Let me try to clarify some more. When playing a video, not with Plex, such as from another DLNA server or from the USB drive, the software you are using is Panasonic’s video player. This is the code they wrote to play videos. The OS they run, some version of Opera, also has code to play videos. The OS is limited and can only support specific codecs. Panasonic’s code bypasses the OS code and handles everything within it’s own code. This allows that code to support additional codecs that the OS cannot. The Plex app does not have it’s own code to play video. It uses the code from the OS, which is why codec support is hardware dependent. We can’t use Panasonic’s code to give us the same abilities.
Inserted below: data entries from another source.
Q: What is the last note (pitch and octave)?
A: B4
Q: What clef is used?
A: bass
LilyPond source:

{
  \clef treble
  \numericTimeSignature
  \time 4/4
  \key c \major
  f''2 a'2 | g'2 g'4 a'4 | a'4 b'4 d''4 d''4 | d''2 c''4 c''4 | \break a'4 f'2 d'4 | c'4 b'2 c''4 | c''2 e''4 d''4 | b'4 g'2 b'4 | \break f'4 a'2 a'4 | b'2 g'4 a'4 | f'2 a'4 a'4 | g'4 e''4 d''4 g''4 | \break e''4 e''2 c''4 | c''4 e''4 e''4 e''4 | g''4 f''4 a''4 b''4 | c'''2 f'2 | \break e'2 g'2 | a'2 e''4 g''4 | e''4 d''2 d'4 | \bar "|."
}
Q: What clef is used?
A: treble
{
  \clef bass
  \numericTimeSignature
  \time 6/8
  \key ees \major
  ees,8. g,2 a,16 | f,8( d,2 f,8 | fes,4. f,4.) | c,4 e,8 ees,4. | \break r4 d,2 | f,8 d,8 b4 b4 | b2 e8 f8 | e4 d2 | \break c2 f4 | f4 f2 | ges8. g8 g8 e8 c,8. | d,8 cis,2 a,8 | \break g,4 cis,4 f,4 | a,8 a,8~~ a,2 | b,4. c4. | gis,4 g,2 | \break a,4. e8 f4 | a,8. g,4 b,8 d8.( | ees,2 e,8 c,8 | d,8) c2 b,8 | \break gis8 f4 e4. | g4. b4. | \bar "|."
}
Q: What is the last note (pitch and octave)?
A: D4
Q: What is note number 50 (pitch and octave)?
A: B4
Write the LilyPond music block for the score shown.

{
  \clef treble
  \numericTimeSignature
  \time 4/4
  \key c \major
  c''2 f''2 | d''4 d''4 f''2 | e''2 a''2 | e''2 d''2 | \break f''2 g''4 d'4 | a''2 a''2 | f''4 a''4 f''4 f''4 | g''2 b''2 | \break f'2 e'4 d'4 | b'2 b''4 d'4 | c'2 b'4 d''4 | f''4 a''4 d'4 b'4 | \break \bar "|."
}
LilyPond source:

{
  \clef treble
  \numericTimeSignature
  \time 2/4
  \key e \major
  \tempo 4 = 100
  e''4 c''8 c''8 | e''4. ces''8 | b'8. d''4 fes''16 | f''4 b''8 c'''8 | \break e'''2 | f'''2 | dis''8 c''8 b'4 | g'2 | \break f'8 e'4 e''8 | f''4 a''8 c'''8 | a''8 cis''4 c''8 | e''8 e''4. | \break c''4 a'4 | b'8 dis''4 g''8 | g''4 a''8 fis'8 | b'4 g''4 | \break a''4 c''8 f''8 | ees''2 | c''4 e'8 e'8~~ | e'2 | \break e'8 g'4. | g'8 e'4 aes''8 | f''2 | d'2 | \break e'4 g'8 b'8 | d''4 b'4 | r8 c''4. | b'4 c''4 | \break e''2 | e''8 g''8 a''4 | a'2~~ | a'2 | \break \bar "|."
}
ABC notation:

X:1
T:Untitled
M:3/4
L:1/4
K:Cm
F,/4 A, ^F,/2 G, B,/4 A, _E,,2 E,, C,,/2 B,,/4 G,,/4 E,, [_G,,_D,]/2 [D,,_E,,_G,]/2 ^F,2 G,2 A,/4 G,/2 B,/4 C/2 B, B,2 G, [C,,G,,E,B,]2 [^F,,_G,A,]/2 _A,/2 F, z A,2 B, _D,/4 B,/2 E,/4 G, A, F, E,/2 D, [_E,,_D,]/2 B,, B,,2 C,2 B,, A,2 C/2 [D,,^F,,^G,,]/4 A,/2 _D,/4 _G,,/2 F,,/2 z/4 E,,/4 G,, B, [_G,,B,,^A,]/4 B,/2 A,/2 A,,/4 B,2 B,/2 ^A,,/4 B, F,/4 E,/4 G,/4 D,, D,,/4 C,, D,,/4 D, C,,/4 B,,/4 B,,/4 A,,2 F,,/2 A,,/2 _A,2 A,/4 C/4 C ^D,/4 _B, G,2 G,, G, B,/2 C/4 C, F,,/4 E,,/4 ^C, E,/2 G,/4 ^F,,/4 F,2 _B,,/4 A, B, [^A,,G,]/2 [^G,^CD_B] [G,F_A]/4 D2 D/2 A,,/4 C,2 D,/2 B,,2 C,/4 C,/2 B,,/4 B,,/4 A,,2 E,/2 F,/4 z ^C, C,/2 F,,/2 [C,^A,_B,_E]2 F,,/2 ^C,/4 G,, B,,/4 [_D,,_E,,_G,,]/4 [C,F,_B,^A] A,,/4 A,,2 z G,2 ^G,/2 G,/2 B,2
Think of the Windows OS and their built in photo viewer. It can view bmp, jpg, gif and a few others. But it can’t view pdf or Apple’s new aiff format or any type of video files. A program dependent on the OS would be limited to the same things. Notice that Windows file explorer which works at the OS level can generate preview icons for these formats, but not others. This is Plex. Put if you have PhotoShop, you can see in it’s UI, previews for almost any format. This is the Panasonic player.
The solution would be for Plex to write a native player app. This may happen in the future, but it’s not easy. Plex did do this with PMP and Android, where we now have our own player so we can support more codecs that the device itself does not natively. Starting to appear on Apple now too.
For you, this is a newer UHD TV, which does support HEVC. Our older app isn’t able to detect hevc support, which is why you still can’t play HEVC even though it is technically supported. You will need to wait for our new app which can detect hevc support. It is just a matter of time before the v2 app makes it to Panasonic.
This is something that could happen. We did this for LG where we allowed users to opt into the new app. We still need to go through internal testing before releasing anything, even for Beta. We’re just not there yet for Panasonic.